** Begin Dataset records **
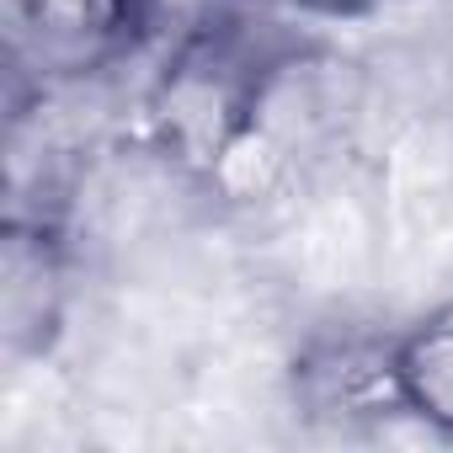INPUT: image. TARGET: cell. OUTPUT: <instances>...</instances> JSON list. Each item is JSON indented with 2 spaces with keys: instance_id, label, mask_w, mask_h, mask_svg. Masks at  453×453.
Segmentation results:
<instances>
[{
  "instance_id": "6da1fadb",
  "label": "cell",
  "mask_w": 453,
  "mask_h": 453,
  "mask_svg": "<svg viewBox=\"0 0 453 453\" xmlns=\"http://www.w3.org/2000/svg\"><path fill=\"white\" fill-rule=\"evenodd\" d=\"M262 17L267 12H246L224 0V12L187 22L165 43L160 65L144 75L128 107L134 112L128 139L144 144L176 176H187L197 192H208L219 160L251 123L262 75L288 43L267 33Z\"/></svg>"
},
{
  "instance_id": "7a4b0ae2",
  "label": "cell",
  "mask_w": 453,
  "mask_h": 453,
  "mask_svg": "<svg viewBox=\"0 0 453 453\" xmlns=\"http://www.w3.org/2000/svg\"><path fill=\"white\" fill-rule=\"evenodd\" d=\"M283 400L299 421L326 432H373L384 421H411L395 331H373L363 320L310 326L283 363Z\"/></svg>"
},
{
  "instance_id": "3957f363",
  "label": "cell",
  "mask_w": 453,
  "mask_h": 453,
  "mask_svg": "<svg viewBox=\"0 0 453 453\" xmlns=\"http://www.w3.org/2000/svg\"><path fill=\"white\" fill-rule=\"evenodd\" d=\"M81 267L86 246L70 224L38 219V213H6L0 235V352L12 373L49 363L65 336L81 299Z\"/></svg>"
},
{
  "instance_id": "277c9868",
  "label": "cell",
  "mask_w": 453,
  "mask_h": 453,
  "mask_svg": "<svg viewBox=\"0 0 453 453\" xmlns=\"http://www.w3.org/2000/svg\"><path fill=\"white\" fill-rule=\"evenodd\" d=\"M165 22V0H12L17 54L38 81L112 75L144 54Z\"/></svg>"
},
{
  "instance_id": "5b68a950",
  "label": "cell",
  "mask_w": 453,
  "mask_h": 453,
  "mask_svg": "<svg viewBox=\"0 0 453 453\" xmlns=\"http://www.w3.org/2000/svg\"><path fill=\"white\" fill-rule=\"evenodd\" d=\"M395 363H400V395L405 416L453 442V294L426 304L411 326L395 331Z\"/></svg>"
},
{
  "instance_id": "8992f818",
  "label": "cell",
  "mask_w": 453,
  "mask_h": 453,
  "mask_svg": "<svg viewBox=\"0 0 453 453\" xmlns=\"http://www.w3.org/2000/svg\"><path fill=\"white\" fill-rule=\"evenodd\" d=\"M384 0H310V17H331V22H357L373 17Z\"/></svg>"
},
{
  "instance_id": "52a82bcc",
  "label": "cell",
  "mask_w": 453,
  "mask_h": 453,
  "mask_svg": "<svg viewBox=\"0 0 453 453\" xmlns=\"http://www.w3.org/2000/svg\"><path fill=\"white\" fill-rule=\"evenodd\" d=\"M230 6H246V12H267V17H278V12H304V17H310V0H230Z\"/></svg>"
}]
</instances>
** End Dataset records **
** Begin Dataset records **
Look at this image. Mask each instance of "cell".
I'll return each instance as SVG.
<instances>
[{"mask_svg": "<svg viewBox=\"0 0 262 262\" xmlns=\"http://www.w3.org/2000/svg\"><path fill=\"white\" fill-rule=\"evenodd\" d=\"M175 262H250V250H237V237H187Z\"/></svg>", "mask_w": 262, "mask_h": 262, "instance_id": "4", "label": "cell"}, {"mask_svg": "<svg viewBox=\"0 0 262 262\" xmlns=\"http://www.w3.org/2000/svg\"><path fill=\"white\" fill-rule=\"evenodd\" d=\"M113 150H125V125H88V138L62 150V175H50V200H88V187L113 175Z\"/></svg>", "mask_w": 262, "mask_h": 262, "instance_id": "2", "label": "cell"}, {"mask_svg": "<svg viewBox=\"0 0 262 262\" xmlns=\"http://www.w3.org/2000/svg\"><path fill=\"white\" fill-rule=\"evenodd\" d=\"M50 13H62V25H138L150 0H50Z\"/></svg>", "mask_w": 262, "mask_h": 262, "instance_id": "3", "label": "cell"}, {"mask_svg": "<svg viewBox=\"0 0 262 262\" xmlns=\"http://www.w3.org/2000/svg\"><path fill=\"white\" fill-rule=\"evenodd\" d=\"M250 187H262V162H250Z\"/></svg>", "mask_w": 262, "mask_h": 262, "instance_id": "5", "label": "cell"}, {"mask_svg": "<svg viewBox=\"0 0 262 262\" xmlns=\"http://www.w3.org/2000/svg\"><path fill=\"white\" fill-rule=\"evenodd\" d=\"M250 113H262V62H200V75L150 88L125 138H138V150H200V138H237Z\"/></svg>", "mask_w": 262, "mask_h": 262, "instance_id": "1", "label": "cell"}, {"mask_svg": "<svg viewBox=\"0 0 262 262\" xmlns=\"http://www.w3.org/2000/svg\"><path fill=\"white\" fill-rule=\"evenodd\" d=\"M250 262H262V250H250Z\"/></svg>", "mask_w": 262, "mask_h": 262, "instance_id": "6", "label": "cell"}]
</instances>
** End Dataset records **
-- Written exercise --
Copy again the part of the data above that opens with the line containing "INPUT: image. TARGET: cell." and closes with the line containing "400L299 421L326 432H373L384", including both of those lines. Leave the pictures out of your answer.

-- Finished task --
INPUT: image. TARGET: cell. OUTPUT: <instances>...</instances> JSON list. Each item is JSON indented with 2 spaces with keys: instance_id, label, mask_w, mask_h, mask_svg. Masks at  453×453.
Segmentation results:
<instances>
[{
  "instance_id": "6da1fadb",
  "label": "cell",
  "mask_w": 453,
  "mask_h": 453,
  "mask_svg": "<svg viewBox=\"0 0 453 453\" xmlns=\"http://www.w3.org/2000/svg\"><path fill=\"white\" fill-rule=\"evenodd\" d=\"M262 17L267 12H246L224 0V12L187 22L165 43L160 65L144 75L128 107L134 112L128 139L144 144L176 176H187L197 192H208L219 160L251 123L262 75L288 43L267 33Z\"/></svg>"
},
{
  "instance_id": "7a4b0ae2",
  "label": "cell",
  "mask_w": 453,
  "mask_h": 453,
  "mask_svg": "<svg viewBox=\"0 0 453 453\" xmlns=\"http://www.w3.org/2000/svg\"><path fill=\"white\" fill-rule=\"evenodd\" d=\"M283 400L299 421L326 432H373L384 421H411L395 331H373L363 320L310 326L283 363Z\"/></svg>"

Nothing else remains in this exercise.